Cells can be thought as entities where inputs arrive and which in response will return outputs. Most biological models to date have treated the cell as a “black box”45: they have ignored the interplay between the environment around the cell and the events inside it which determine the specific output. The reality is that cells are vast networks with thousands of components interacting, complex economies in which scarce resources are carefully invested depending on fluctuating environmental and cell intrinsic conditions.46 In addition, gene mutations can have subtle but unique effects on the whole network, leading to diverse phenotypes across cancer patient populations.47 At the same time, cells do not exist in a vacuum, but they coevolve with their environment.48,49 Modelling gene networks in isolation ignores the impact of the cell context on its phenotype. It has been argued that establishing a direct relationship between single genes and phenotypic traits is an oversimplification, since in most cases no sole gene can cause any observable difference.49 And of course, genes are not the sole influence on phenotypes, they depend on a cellular environment and on specific physicochemical conditions.

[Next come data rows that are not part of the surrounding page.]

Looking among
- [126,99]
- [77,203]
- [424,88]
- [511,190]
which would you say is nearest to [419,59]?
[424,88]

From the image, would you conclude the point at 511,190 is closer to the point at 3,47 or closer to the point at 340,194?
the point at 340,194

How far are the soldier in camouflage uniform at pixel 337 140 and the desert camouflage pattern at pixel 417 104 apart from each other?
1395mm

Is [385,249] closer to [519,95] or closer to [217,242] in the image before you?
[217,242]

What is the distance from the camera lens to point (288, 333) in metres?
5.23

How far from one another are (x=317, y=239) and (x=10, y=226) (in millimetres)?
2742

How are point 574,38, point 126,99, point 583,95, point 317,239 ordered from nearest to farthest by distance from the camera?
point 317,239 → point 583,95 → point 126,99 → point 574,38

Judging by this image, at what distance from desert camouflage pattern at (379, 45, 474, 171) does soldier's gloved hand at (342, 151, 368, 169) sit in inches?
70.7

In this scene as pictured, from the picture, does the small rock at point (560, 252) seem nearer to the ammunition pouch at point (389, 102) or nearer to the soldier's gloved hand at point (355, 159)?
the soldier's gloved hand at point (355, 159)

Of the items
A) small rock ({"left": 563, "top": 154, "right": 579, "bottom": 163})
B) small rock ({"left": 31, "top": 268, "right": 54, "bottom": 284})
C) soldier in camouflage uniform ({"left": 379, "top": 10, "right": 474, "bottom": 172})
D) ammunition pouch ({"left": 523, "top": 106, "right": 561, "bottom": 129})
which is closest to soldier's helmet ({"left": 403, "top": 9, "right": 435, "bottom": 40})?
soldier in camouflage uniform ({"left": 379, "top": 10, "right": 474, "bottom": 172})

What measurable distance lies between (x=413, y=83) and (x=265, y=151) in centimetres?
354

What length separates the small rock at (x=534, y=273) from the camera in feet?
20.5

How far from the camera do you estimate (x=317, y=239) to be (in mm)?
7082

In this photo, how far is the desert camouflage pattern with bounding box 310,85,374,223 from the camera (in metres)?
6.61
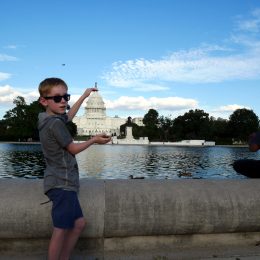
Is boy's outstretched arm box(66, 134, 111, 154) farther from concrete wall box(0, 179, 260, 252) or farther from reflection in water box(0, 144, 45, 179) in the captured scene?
reflection in water box(0, 144, 45, 179)

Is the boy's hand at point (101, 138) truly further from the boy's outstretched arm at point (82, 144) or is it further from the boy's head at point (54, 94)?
the boy's head at point (54, 94)

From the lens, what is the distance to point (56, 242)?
377cm

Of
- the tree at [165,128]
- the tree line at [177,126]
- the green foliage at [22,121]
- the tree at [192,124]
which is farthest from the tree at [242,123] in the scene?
the green foliage at [22,121]

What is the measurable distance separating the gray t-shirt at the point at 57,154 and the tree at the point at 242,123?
A: 129 meters

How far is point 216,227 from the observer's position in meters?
4.93

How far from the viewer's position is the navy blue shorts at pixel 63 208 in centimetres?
375

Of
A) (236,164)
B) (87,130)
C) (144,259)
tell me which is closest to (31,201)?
(144,259)

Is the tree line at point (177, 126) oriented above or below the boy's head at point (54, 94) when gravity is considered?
above

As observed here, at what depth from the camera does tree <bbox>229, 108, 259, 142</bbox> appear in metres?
130

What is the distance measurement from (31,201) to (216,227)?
83.5 inches

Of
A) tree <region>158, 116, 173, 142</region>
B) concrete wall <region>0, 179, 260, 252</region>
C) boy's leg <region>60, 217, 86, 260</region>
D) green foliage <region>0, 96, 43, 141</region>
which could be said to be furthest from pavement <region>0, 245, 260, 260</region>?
tree <region>158, 116, 173, 142</region>

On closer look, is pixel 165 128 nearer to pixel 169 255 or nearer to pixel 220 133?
pixel 220 133

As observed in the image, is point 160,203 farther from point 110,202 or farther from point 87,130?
point 87,130

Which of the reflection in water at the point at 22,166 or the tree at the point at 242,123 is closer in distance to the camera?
the reflection in water at the point at 22,166
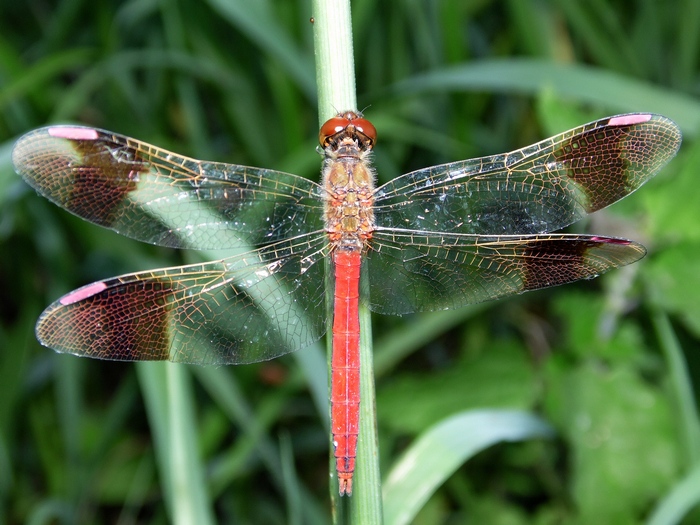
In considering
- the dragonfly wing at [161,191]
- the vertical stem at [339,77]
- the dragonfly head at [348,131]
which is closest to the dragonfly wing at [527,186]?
the dragonfly head at [348,131]

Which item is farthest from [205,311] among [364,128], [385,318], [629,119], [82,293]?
[385,318]

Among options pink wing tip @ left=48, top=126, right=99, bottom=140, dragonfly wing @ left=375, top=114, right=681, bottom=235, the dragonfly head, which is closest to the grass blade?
dragonfly wing @ left=375, top=114, right=681, bottom=235

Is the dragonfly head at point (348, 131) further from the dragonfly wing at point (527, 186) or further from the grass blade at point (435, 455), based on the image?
the grass blade at point (435, 455)

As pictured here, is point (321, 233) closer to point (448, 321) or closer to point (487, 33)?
point (448, 321)

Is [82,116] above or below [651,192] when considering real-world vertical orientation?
above

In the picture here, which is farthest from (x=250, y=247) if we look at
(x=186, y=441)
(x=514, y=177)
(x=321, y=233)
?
(x=514, y=177)

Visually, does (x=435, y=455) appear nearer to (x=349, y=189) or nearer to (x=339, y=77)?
(x=349, y=189)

Cancer genomes are very complex, including 50–100 somatic alterations in each tumour.47 Although in the past genetic mutations in cancer have been approached as if they entirely change gene function, it must be noted that each mutation could influence protein function or affect networks in subtle ways, and different mutations in the same gene can lead to different phenotypes.50 All the above contribute to increase diversity across cancer patient populations even further.
We have recently proposed a modelling framework which tries to address these needs, and merge pathway to spatial modelling.18 In it, models combine the 3D architecture and conditions of the tumour microenvironment (Figure 3), the genotype inside each of the cells, and the signalling networks determining the responses to environmental stimuli. In this view, collective behaviour and phenotypes rise from the profiles of individual cells, which rely on the simulation of metabolic and genetic networks inside each cell. These individual behaviours can mutate and evolve, allowing one to study causal relationships between the system emergent properties and the genotype of each cell.
Figure 3.
Overview of the main characteristics of our recently proposed spatially aware modelling framework.12 3D, three-dimensional.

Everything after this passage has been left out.